───── Input ─────
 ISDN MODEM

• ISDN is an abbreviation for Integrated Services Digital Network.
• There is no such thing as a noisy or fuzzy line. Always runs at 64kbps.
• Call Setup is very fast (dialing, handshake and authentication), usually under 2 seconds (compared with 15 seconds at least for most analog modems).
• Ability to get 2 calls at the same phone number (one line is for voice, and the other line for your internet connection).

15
─────
Exercise aim: Could you give again exactly the lines from the line containing "most analog modems)." through the final line of the data above, and no others?

Exercise response:
• Call Setup is very fast (dialing, handshake and authentication), usually under 2 seconds (compared with 15 seconds at least for most analog modems).
• Ability to get 2 calls at the same phone number (one line is for voice, and the other line for your internet connection).

15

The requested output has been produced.